No Bam

This, all the way from 2010, is probably the best expression of why Obama was and is such a huge disappointment. Say what you want by how “limited” he was by Congress (which is mostly a lie anyway), he had the greatest opportunity of any president since FDR to make substantive changes that would have helped average Americans and he simply chose not to do so.

I think he had that opportunity, to carry the new way his campaign lifted him up and use the same energy to lift up everything. At least then, if it failed, it wouldn’t have been his failure, it would have been ours. But he didn’t even try. Not even a bit.

I can point you to the exact moment of my disappointment. I was suckered by Obama’s pitch. “The fierce urgency of now.” I thought that when the new whitehouse.gov went live it would be about us, the people of the United States, but of course it wasn’t — it was about them — those who took the standard places in the White House to do what they always do. Maybe slightly different. But nothing like the change we were promised, and some of us expected.

If Obama wants to know why he’s being treated like a disappointment, the answer is simple, we are disappointed.

Such potential squandered, but the truth is that Obama wasn’t interested in doing what was right.

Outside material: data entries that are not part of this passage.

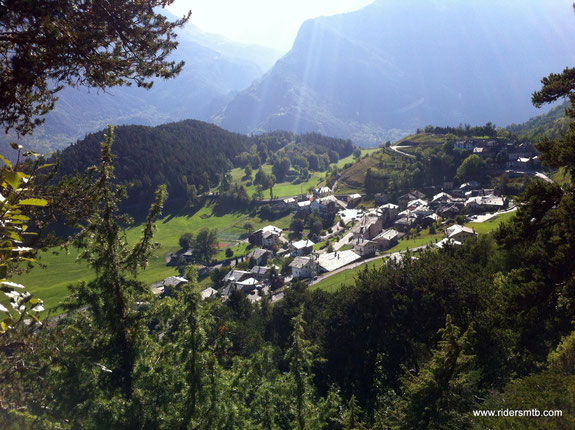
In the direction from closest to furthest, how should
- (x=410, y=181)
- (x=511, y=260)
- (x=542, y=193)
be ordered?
1. (x=542, y=193)
2. (x=511, y=260)
3. (x=410, y=181)

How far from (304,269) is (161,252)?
52.7m

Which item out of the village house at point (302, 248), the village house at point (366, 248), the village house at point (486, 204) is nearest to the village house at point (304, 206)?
the village house at point (302, 248)

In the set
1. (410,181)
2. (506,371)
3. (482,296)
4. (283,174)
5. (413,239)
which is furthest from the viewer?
(283,174)

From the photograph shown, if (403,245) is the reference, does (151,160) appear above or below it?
above

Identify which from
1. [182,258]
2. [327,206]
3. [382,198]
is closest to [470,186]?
[382,198]

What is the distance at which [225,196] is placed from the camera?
147375 millimetres

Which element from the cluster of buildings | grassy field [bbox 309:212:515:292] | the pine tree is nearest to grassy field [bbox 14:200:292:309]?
the cluster of buildings

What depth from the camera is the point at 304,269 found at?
7494cm

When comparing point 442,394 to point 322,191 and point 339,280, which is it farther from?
point 322,191

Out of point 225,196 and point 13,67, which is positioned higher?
point 13,67

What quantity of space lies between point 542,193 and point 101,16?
13.1 meters

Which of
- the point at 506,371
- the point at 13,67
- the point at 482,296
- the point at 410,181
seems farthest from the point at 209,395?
the point at 410,181

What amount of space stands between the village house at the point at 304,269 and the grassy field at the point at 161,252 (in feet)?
97.1

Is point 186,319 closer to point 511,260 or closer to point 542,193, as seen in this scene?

He was interested in getting absurdly rich after office and actually fighting against the banksters and their allies would’ve prevented that.

So we got we got. And Obama got absurdly rich.

Book ‘Em

I’m mystified by how often companies — usually media companies — harm themselves egregiously and never seem to correct their mistakes.

Ironically, by winning when it comes to ebook pricing, publishing seems to have hurt its ability to convince readers that print books are worth spending money on.

I don’t buy ebooks because they are far too expensive and are locked in by useless DRM. The publishers made a huge mistake and only harmed themselves by not embracing ebooks. And, by the way, they are lying about printing/binding costs being small. I am/have been acquaintances with a few people in the industry and they tell me that these costs account for more like 30-40% of the price of a hardcover, not $2. Of course, this depends on the publisher and the book. (If you disbelieve this, ask why paperbacks are generally half the price of hardcover or less. Then one should become enlightened.)

We have a monopoly disease in this country is the true diagnosis, and the pricing of ebooks is just one symptom. And publishers are the worst, because in general they are both evil and stupid — a terrible combination.